====== Page text

In the area of wideband conducted transients, most of the lightning and electric fast transient tests are performed for levels up to 2 kV. Only in special cases, such as for equipment in a power generating facility or a substation will the levels be higher. The typical EMC wideband test waveforms have rise times as fast as 5 ns and pulse widths as slow as 700 microseconds.

 

There is one area in which a wideband threat has higher levels to consider - the high altitude electromagnetic pulse. HEMP is generated from a high altitude nuclear detonation. HEMP standards developed by the IEC required radiated field testing for fully exposed equipment to a standard level of 50 kV/m with a 2.5/25 ns wideband pulse. There are corresponding wideband conducted waveforms that are created during the coupling process. These induced voltages may reach levels of hundred of kilovolts on an external power line. Of course we cannot expect that commercial equipment connected to these lines are immune to HEMP threats, and therefore it is clear that the intentional EMI threats clearly exceed the levels that equipment are protected to using standard EMC practices.

============

### The task
In the passage on wideband transients, what radiated field level do the IEC HEMP standards require for testing fully exposed equipment?

====== Stored data

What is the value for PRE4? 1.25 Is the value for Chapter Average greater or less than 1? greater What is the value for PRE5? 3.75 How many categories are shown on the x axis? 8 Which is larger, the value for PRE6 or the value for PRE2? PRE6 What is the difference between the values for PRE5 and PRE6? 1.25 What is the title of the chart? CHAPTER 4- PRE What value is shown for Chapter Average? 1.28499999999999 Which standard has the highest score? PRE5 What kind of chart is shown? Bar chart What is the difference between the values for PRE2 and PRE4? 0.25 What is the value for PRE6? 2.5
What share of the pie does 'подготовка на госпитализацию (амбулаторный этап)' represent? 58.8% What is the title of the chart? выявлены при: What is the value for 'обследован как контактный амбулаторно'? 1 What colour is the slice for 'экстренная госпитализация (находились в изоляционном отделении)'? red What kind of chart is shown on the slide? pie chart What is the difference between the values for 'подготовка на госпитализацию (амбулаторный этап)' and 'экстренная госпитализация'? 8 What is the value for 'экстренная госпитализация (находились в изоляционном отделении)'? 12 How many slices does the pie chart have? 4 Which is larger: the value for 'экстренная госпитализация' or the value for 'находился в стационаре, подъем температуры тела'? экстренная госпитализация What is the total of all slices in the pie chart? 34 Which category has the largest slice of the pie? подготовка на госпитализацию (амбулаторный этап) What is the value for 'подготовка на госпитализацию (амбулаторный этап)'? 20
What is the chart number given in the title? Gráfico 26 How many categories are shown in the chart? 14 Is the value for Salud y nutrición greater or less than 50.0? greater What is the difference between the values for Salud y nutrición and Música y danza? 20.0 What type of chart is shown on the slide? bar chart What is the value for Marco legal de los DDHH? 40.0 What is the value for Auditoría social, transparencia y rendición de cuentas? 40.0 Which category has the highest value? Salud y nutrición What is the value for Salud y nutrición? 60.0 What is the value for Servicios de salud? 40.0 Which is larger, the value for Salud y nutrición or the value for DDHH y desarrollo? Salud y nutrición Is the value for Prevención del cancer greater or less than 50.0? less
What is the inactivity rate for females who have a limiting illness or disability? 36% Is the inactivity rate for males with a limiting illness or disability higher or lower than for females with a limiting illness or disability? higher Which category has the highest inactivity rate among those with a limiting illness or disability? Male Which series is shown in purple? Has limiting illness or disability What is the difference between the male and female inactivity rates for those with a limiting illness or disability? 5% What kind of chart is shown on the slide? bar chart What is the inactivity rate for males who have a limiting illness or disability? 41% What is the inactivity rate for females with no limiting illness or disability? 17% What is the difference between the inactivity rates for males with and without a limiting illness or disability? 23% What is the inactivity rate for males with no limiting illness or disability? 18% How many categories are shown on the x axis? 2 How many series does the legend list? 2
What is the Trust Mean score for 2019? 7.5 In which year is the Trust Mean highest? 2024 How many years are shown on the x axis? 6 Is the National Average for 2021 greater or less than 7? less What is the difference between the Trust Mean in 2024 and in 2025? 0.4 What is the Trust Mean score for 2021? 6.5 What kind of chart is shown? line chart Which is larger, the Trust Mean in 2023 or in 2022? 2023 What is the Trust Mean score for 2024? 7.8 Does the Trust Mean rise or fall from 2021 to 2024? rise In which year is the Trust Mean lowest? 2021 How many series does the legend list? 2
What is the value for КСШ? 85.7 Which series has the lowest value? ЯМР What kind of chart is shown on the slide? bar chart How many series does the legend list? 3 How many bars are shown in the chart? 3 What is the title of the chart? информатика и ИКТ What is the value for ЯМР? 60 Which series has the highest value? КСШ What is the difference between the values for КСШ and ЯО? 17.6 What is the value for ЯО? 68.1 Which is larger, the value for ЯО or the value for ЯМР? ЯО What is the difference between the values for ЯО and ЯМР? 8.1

============

### The answer
50 kV/m, using a 2.5/25 ns wideband pulse.